I followed the instructions given in the accepted answer for this question. Unfortunately I don't have enough rep to ask in the comments of that answer.
I have an app structure that looks like this:
+-- app/
+-- api_2_0/
+-- __init__.py
(...)
+-- api_2_1/
+-- __init__.py
(...)
+-- __init__.py
Both are blueprints which I initialize this way in my __init__.py in the create_app method (I'm using the app factory method):
def create_app(config_name):
app = Flask(__name__)
(...)
from .api_2_0 import api as api_2_0_blueprint
app.register_blueprint(api_2_0_blueprint, url_prefix='/api/v2.0')
from .api_2_1 import api as api_2_1_blueprint
app.register_blueprint(api_2_1_blueprint, url_prefix='/api/v2.1')
But this causes:
AssertionError: A blueprint's name collision occurred between <flask.blueprints.Blueprint object at 0x7f8e48e82c10> and <flask.blueprints.Blueprint object at 0x7f8e48ef7150>. Both share the same name "api". Blueprints that are created on the fly need unique names.
It's true that both are called api inside their folders but I'm importing them with different names.
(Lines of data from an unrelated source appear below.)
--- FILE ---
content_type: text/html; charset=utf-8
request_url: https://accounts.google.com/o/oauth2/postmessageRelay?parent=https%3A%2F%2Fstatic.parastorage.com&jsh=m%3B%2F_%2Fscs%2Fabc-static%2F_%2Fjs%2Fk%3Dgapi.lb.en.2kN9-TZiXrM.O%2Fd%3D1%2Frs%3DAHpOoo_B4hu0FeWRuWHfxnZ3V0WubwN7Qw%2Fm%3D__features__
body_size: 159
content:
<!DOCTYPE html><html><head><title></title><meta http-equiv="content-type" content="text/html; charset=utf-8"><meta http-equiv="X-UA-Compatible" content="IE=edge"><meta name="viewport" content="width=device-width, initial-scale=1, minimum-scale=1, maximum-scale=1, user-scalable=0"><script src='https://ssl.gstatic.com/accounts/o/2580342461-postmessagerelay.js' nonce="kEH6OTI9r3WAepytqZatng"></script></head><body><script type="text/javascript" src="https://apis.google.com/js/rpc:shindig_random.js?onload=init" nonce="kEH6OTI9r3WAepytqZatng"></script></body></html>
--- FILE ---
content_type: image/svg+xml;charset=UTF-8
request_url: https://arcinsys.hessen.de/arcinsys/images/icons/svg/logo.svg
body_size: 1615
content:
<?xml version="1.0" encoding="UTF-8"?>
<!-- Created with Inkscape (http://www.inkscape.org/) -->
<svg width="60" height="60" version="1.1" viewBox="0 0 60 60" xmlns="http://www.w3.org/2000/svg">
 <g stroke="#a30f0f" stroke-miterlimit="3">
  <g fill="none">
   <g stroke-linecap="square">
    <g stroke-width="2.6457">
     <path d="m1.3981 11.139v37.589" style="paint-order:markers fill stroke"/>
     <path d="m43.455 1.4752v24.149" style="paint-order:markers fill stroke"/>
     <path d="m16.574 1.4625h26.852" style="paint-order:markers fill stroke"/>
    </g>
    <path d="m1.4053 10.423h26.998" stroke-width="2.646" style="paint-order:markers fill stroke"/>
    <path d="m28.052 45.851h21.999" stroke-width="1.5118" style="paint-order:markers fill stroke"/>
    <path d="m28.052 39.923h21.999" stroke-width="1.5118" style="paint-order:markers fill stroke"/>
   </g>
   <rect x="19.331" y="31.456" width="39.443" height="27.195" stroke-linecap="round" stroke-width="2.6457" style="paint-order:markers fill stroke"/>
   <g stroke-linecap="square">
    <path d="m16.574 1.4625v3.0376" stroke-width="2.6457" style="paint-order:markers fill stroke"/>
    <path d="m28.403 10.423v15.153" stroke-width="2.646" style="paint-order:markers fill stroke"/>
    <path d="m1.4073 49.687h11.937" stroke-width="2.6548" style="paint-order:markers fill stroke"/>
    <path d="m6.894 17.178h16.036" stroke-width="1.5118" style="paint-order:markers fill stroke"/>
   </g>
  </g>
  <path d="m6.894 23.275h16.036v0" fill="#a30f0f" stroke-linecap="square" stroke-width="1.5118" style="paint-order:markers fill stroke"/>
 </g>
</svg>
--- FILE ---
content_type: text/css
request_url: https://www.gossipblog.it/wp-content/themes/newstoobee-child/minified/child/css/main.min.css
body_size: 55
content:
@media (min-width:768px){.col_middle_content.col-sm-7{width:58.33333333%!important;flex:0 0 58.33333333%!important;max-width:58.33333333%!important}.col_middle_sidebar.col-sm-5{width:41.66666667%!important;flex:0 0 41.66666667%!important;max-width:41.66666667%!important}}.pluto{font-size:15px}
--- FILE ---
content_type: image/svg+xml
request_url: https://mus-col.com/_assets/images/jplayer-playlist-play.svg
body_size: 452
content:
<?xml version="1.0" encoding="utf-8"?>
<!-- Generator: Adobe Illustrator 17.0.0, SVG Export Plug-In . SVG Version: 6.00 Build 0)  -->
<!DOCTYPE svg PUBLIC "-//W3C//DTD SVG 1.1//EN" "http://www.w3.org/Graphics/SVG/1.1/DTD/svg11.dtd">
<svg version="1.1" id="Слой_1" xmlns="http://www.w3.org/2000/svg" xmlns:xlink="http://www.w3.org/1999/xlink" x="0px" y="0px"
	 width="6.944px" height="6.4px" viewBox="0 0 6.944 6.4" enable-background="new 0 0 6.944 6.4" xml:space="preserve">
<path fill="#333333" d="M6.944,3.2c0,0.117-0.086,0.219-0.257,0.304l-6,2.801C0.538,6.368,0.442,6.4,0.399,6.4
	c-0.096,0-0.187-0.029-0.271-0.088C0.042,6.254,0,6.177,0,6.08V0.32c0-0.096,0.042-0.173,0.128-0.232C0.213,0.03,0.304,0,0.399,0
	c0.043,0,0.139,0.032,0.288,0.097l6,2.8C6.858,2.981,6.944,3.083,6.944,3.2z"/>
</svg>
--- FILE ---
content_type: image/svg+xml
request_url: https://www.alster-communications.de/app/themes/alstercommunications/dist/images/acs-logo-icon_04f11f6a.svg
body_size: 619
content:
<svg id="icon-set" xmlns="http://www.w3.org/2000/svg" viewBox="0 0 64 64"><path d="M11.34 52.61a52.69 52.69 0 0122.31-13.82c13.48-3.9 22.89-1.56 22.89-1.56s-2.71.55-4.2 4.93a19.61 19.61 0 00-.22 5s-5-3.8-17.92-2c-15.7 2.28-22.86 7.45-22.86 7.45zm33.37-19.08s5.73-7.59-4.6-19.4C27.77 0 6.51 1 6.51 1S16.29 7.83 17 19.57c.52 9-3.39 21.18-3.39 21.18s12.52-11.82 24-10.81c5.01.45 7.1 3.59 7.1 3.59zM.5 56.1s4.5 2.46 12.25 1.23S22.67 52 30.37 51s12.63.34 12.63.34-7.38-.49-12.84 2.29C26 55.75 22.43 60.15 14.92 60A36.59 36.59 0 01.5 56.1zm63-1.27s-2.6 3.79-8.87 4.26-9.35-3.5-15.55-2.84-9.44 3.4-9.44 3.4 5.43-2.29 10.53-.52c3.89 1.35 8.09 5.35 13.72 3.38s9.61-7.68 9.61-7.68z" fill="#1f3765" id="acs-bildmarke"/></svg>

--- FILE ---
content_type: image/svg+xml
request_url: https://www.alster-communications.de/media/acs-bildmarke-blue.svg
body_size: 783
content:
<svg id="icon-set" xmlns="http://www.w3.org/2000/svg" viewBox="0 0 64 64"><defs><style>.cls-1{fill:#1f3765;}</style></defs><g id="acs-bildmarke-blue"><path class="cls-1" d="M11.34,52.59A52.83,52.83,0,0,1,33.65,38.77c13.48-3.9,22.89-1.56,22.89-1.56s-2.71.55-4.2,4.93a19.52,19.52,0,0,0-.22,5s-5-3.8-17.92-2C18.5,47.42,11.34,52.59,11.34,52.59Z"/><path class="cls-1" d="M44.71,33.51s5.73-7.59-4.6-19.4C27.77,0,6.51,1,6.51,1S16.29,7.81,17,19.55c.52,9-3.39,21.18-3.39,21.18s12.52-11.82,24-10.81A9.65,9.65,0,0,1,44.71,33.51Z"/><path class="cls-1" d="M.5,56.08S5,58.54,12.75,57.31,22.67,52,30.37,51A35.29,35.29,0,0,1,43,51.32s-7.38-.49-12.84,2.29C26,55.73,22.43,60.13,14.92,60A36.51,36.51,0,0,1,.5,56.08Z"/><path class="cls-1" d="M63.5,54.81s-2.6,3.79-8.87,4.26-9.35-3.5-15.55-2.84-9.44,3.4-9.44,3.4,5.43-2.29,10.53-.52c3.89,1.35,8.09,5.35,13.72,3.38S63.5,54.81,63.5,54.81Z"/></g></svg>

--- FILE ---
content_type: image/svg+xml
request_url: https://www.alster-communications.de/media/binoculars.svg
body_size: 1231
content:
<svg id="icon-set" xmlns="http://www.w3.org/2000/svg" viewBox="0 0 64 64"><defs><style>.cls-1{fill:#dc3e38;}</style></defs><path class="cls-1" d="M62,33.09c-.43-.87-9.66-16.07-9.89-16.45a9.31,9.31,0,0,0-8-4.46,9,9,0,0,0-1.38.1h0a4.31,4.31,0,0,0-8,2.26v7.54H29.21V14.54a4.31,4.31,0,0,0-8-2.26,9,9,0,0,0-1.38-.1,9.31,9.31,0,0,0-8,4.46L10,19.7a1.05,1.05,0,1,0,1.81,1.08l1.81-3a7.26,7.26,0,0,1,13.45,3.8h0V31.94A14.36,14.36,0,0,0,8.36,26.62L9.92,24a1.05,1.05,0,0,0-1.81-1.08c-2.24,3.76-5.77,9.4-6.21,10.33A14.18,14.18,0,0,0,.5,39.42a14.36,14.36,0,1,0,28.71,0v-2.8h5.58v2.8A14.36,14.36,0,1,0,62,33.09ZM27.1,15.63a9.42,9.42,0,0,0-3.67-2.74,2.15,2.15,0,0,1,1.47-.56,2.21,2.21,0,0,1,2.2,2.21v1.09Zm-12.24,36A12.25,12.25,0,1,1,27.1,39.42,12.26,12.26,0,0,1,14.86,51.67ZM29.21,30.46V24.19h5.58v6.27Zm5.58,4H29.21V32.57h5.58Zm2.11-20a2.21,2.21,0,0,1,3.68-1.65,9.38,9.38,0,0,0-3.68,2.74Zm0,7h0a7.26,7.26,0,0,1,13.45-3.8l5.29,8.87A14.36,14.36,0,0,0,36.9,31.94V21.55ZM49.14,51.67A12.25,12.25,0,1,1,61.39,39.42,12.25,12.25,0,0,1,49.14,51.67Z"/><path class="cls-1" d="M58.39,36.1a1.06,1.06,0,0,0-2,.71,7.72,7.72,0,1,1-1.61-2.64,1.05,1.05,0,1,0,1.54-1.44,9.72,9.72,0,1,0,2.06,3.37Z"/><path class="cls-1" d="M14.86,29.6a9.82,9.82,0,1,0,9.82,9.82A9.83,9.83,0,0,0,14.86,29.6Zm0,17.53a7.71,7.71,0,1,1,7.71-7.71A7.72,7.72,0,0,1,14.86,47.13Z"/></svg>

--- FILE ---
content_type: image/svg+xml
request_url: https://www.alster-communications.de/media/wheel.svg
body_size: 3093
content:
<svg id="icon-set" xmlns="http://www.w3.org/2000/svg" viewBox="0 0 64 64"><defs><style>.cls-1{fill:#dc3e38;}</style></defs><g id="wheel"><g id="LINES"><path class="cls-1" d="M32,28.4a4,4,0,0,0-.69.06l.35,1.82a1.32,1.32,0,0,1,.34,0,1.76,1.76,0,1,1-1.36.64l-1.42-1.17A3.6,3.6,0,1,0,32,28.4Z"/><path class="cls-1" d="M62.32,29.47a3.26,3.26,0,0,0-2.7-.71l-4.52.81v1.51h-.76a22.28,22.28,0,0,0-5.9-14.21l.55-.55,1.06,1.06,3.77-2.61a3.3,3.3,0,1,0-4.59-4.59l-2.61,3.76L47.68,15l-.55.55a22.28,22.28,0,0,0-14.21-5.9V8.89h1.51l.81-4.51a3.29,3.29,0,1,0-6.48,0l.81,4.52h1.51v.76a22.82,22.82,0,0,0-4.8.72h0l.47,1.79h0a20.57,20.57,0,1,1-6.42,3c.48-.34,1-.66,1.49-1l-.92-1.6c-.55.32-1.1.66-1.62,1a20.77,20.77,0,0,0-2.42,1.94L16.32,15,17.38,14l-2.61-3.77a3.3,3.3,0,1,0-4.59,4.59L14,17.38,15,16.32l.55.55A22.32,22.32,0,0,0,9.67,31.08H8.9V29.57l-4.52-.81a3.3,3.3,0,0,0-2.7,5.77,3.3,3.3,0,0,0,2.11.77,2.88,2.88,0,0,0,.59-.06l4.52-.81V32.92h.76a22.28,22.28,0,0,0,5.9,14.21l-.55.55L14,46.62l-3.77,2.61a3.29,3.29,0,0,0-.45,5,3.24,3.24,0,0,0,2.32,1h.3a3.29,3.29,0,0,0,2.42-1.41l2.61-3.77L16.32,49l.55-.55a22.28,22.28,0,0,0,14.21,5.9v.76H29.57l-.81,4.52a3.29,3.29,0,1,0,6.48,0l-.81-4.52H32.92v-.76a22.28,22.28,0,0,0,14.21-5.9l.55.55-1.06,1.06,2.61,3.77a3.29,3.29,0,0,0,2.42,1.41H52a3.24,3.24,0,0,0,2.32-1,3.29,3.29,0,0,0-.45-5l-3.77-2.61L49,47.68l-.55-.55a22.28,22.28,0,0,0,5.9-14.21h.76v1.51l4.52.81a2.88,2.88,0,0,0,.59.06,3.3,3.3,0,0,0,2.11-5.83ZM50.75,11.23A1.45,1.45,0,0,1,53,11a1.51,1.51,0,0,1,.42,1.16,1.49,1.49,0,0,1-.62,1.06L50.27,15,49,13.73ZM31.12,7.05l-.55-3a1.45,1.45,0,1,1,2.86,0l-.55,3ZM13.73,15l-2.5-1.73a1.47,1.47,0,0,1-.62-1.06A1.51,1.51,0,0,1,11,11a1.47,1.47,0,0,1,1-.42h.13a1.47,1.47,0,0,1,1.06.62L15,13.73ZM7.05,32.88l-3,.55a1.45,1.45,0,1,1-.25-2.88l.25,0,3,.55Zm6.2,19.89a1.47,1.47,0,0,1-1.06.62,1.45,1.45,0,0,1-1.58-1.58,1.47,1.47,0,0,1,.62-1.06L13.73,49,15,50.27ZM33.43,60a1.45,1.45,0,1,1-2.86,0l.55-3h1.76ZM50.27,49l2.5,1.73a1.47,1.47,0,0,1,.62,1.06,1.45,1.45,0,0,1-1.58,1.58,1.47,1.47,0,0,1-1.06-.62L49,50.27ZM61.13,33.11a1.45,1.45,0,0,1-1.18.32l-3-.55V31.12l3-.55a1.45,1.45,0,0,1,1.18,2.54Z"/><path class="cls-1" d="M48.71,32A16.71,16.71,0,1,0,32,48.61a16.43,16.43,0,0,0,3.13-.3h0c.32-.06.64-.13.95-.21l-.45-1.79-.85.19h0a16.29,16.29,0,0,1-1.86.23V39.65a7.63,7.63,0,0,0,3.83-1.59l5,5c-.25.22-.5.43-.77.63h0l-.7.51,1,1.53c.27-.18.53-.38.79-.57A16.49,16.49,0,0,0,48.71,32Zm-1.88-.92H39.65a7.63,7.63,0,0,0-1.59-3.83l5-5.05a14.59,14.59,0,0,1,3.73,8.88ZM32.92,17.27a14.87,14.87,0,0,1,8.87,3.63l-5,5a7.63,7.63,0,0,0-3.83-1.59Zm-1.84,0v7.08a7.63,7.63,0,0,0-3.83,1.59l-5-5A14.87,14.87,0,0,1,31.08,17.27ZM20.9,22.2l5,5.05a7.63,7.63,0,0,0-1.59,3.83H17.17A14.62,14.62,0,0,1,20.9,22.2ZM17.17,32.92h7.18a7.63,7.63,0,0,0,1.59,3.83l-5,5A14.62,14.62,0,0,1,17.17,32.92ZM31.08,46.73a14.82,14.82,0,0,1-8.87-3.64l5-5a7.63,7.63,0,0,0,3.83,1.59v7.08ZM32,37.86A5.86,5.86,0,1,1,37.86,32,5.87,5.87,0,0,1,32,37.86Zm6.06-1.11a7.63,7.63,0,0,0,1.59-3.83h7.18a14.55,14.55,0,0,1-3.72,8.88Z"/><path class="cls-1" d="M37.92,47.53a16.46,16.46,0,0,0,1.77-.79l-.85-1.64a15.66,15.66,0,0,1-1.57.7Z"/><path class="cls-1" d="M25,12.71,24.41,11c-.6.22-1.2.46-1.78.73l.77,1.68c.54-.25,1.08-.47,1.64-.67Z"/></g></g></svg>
Having to rename all the calls to api to something else for each version would make versioning painful and overall a code mess.
Is there a better way to do this?
答案 0 :(得分:1)
好的,事实证明我只需要更改蓝图定义。
在我将两个蓝图定义为导致碰撞的api = Blueprint('api', __name__)之前,我认为我需要更改变量api的名称。
原来我需要更改的只是调用'api'时使用的字符串Blueprint,所以现在我的蓝图定义为api = Blueprint('api_2_0', __name__)和api = Blueprint('api_2_1', __name__),允许我在两种情况下保持变量api相同,并省去了在任何地方进行变换的问题。
我现在意识到这是一个非常愚蠢的问题,但是如果有人遇到同样的问题,我会把它留在这里。